Matvei, putra pertama, usia 18 tahun. Dia lebih sering tidur di rumah neneknya, daripada di sini.


"Tidak sarapan, Yejin?"


Yejin menggeleng. "Aku harus melakukan sesuatu." Dia berjalan keluar rumah dan benar-benar pergi.


Yeva menggeleng dan melanjutkan sarapan nya. "Sendirian lagi.." Dia hanya bisa menghembuskan nafas. Seperti sudah terbiasa dengan suasana seperti ini. Sarapan sendirian, tanpa suami dan kedua anaknya.


Tak selang berapa lama, suara pintu rumah terbuka dan ia mendengar suara Matvei.

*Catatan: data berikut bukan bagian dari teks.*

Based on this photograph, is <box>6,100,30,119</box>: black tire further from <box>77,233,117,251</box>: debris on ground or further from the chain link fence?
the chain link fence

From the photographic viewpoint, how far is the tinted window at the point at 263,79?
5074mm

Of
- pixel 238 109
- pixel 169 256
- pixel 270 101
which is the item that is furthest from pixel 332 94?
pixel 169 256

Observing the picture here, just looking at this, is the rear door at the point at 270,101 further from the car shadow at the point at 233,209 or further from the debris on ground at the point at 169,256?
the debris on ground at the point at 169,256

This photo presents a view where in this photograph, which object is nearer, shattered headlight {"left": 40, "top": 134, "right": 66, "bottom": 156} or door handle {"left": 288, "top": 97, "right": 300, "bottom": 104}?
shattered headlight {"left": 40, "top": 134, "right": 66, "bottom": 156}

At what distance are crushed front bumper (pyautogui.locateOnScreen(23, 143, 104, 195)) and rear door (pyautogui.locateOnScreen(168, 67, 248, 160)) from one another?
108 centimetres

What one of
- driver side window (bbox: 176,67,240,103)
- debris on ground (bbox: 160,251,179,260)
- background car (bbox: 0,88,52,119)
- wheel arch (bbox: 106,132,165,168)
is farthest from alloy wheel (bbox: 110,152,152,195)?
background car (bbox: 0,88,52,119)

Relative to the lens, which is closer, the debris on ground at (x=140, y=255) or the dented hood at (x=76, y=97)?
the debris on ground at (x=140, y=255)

"Pagi, ma." Matvei memang jarang di rumah, namun ia lebih ramah dan terbuka dengan kedua orangtuanya, tidak seperti Yejin. Sifat nya bertolak belakang sekali dengan adik satu-satunya itu, Yejin.

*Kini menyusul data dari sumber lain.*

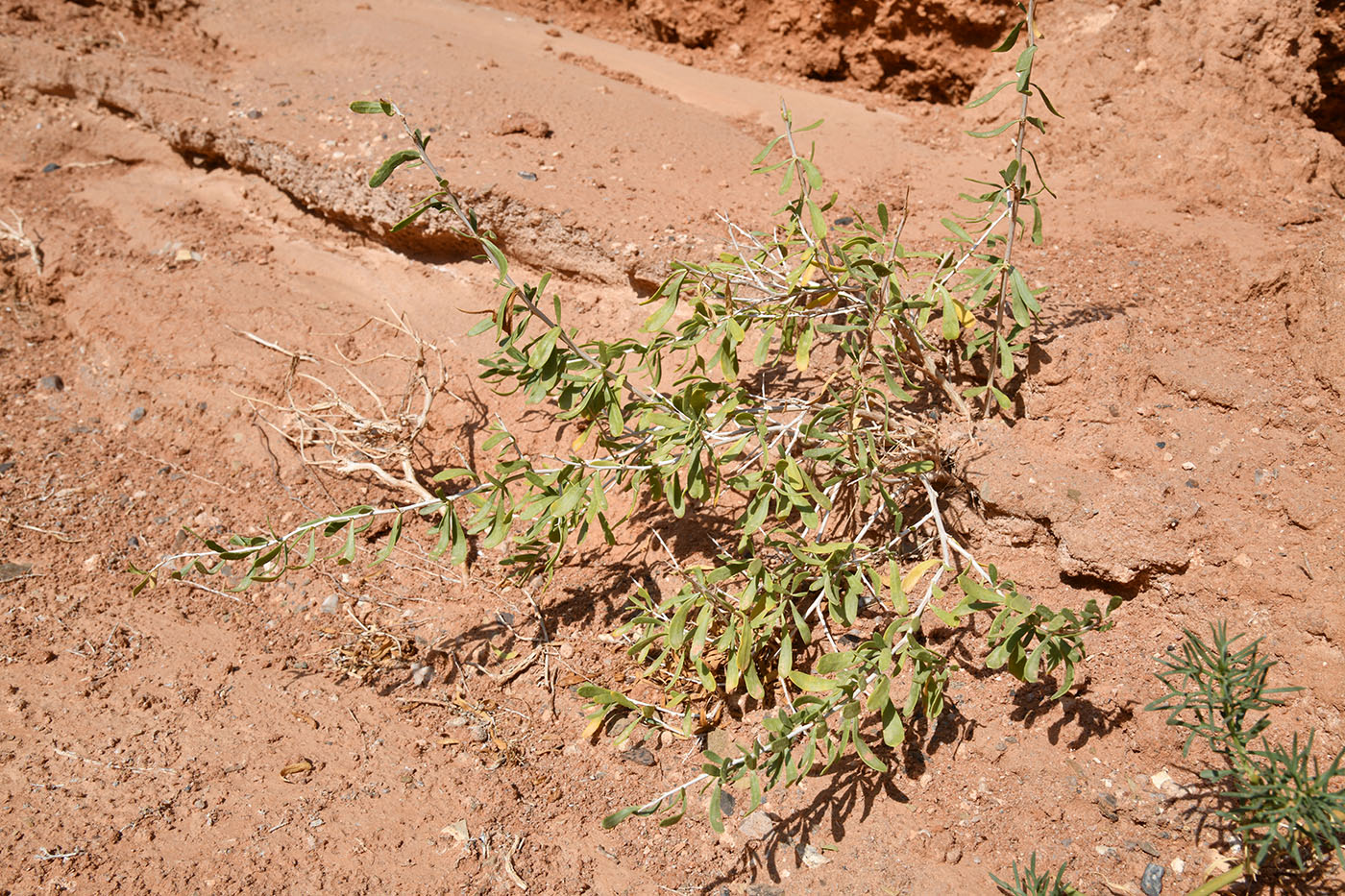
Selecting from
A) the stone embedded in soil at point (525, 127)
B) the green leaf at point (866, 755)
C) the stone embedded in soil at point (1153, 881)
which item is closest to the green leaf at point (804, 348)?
the green leaf at point (866, 755)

Dia selalu tersenyum, dan membuat lelucon. Semua orang menyukai Matvei.


"Sudah sarapan?" Yeva tersenyum ketika putra pertamanya itu mencium pipinya.


Matvei menggeleng. "Aku lapar sekali, nenek sakit dan tidak memasak." Ia duduk di kursi dan Yeva menyiapkan sarapannya dengan sigap.

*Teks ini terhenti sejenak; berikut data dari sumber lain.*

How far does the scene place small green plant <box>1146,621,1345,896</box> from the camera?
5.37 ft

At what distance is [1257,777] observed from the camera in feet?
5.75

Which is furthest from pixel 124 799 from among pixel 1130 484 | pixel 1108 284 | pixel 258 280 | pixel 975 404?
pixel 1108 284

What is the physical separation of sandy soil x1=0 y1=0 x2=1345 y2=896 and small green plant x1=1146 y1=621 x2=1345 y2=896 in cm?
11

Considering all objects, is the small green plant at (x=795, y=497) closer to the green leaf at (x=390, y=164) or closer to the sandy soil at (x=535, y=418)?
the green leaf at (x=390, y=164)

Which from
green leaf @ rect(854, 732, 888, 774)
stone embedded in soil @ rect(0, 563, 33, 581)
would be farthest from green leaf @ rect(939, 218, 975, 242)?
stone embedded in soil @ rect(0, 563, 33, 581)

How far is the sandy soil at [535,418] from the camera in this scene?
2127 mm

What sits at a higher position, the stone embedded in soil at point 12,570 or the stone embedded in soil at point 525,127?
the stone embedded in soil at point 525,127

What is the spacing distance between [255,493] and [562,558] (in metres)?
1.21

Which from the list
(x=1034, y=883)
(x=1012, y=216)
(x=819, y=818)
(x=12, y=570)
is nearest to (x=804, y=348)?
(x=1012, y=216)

"Nenek sakit?" Ia terkejut. "Kenapa kau tidak menghubungi mama?"


Matvei mengangguk sambil memakan roti lapis kesukaannya. "Hanya kelelahan karena semalaman merajut lagi." Sesekali Matvei menatap mamanya di sela makan paginya. "Mama jangan khawatir, paman sudah merawatnya."


"Tetap mama khawatir." Yeva selesai dengan sarapannya. "Kau mau mama siapkan bekal?" Ia berdiri dan berjalan menuju dapur.


"Tidak perlu." Matvei menggeleng dan Yeva hanya mengangguk. Dia pergi ke dapur untuk mengambil sesuatu.


"Yejin kemana?" Dia bertanya, karena tidak melihat adiknya berada di sini.


"Sudah berangkat. Baru saja, ketika kau kembali."


"Pagi sekali dia pergi.."


Yeva mengangguk. Dia duduk di kursi dan membereskan piring yang kotor. "Tadi malam dia menanyakanmu."


"Benarkah?"


Yeva mengangguk.


"Dia mulai perduli denganku lagi?" Matvei tertawa ringan dan melihat jam tangannya. "Aku harus pergi." Dia meminum susunya dan beranjak, ketika ekor matanya melihat sesuatu di ujung meja makan.


"Bukankah itu milik Yejin?" Dia menunjuk baju renang Yejin yang tergeletak.


"Benar, dia pasti meninggalkan nya. Matvei, Yejin latihan pagi ini," Yeva terkejut. Dia berpikir, dia tidak melihat baju itu dari tadi, padahal itu tergeletak tepat di depan nya.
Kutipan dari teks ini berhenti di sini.